Guidance for integration and responsible use of QnA Maker
Microsoft wants to help you responsibly develop and deploy solutions that use QnA Maker. We're taking a principled approach to upholding personal agency and dignity by considering the AI systems' fairness, reliability and safety, privacy and security, inclusiveness, transparency, and human accountability. These considerations reflect our commitment to developing Responsible AI.
General deployment principles
When you're getting ready to deploy AI-powered products or features, the following activities help to set you up for success:
Understand what it can do: Fully assess the capabilities of any AI model you are using to understand its capabilities and limitations. Understand how it will perform in your particular scenario and context, by thoroughly testing it with real-life conditions and data. Synthetic data and tests that don't reflect your end-to-end scenario won't be sufficient.
Respect an individual's right to privacy: Only collect data and information from individuals for lawful and justifiable purposes. Only use data and information that you have consent to use for this purpose.
Legal review: Obtain appropriate legal advice to review your solution, particularly if you will use it in sensitive or high-risk applications. Understand what restrictions you might need to work within, and your responsibility to resolve any issues that might come up in the future. Do not provide any legal advice or guidance.
System review: If you're planning to deploy an AI-powered product or feature into an existing system of software, customers, and organizational processes, take the time to understand how each part of your system will be affected. Consider how your AI solution aligns with Microsoft's AI principles.
Human in the loop: Keep a human in the loop. This means ensuring constant human oversight of the AI-powered product or feature, and maintaining the role of humans in decision making. Ensure that you can have real-time human intervention in the solution to prevent harm. This enables you to manage situations when the AI model does not perform as required.
Security: Ensure your solution is secure, and that it has adequate controls to preserve the integrity of your content and prevent any unauthorized access.
Customer feedback loop: Provide a feedback channel that allows users and individuals to report issues with the service after it has been deployed. Monitor and improve the AI-powered product or feature on an ongoing basis.
Specific deployment guidance for QnA Maker
Common use cases of QnA Maker include customer support chat bots and internal enterprise FAQ chat bots. When you're deploying an application that uses QnA Maker, you should ask the following questions:
How is the data processed? All the customer data is stored in Azure Cognitive Search and Application Insights in the customer's Azure subscription. QnA Maker processes the data when extracting questions and answers from sources and serving the correct answers for a particular query. The QnA Maker service doesn't retain customer data after responding to a client application's query.
Where is the data stored? Some countries or domains might have restrictions on the data being stored in a particular geographic area.

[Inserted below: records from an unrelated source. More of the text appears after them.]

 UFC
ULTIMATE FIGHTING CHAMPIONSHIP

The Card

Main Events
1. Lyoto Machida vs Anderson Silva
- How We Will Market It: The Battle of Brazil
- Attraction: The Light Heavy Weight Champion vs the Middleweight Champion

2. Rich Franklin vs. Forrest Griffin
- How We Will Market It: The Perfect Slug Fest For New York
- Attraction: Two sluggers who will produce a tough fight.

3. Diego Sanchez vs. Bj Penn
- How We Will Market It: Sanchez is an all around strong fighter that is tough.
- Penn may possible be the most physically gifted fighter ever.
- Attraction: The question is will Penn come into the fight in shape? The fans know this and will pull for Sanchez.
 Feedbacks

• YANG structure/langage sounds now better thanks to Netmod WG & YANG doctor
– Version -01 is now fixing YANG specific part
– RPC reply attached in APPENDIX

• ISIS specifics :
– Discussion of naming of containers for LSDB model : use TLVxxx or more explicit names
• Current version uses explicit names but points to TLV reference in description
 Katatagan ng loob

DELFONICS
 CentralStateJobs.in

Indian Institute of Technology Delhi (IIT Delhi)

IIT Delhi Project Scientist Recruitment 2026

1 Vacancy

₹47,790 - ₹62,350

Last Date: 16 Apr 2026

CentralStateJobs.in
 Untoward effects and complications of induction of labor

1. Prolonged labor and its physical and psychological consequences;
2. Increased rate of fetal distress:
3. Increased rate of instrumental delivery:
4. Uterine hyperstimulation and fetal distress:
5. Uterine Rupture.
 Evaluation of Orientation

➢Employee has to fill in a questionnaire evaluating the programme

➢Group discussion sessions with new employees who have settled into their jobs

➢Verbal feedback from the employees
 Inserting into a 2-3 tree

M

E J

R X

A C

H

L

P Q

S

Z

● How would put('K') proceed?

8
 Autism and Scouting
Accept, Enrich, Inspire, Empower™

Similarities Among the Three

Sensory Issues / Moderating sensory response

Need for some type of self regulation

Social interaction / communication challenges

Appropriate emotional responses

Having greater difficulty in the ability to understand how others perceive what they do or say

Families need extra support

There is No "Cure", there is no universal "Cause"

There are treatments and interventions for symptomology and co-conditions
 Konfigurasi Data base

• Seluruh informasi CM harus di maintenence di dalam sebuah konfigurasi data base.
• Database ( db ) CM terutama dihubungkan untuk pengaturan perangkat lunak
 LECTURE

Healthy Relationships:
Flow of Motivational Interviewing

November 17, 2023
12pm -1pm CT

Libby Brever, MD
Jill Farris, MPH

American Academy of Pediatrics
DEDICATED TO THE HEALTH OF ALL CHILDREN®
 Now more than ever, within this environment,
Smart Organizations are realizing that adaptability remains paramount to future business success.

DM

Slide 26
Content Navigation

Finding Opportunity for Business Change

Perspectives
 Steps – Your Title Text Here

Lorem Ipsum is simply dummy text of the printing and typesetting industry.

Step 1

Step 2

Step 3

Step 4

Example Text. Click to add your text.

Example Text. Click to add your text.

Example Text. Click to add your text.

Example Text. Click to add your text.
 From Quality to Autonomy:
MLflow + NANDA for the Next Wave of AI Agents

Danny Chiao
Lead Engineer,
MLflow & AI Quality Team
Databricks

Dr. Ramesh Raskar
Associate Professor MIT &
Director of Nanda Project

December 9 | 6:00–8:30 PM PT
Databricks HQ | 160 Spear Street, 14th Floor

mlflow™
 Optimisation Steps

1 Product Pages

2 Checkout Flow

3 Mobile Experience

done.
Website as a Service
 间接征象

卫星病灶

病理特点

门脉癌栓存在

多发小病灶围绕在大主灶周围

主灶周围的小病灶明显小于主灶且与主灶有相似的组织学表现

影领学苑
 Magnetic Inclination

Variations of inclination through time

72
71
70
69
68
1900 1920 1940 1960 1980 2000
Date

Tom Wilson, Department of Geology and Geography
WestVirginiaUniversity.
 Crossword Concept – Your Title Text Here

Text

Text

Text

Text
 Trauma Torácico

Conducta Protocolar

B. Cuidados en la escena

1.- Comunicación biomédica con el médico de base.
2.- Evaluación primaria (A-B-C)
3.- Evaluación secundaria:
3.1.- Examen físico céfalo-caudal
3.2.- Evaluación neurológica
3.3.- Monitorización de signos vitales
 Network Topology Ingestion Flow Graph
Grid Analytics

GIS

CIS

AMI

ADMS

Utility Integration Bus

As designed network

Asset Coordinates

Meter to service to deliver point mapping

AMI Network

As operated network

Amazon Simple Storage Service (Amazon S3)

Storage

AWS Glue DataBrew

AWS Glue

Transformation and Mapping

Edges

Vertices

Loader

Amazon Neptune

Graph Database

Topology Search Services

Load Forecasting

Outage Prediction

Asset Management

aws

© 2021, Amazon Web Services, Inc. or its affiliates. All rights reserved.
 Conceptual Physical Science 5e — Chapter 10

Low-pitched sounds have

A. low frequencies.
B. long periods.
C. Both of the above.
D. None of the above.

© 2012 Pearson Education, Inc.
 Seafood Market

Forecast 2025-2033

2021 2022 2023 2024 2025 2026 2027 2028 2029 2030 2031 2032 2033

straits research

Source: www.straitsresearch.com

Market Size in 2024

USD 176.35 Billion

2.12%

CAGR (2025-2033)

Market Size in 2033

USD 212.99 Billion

Choose the appropriate regions for Azure Cognitive Search, Azure App Service, and Application Insights, keeping in mind the data residency requirements of your scenario.
How is user privacy handled? In some scenarios, users can be asked for additional information before the response is returned from QnA Maker. These scenarios are called multi-turn conversations. Some of the information collected from the users can include personal information or other sensitive information. For more information about best practices for data privacy, see the Responsible bots guidelines for developers.
Inform users up front about the data that is collected and how it is used, and obtain their consent beforehand. Provide easy access to a valid privacy statement and applicable service agreement, and include a "profile page" for users to obtain information about the bot, with links to relevant privacy and legal information.
Collect no more personal data than you need, limit access to it, and store it for no longer than needed. Collect only the personal data that is essential for your bot to operate effectively. If your bot will share data (such as with another bot), be sure only to share the minimum amount of user data necessary in order to complete the requested function on behalf of the user. If you enable access by other agents to your bot's user data, do so only for the time necessary in order to complete the requested function. Always give users the opportunity to choose which agents your bot will share data with, and what data is suitable for sharing. Consider whether you can purge stored user data from time to time, while still enabling your bot to learn. Shorter retention periods minimize security risks for users.
Provide privacy-protecting user controls. For bots that store personal information, such as authenticated bots, consider providing easily discoverable buttons to protect privacy. For example: Show me all you know about me, Forget my last interaction and Delete all you know about me. In some cases, such controls might be legally required.
Obtain legal and privacy review. The privacy aspects of bot design are subject to important and increasingly stringent legal requirements. Be sure to obtain both a legal and a privacy review of your bot's privacy practices through the appropriate channels in your organization.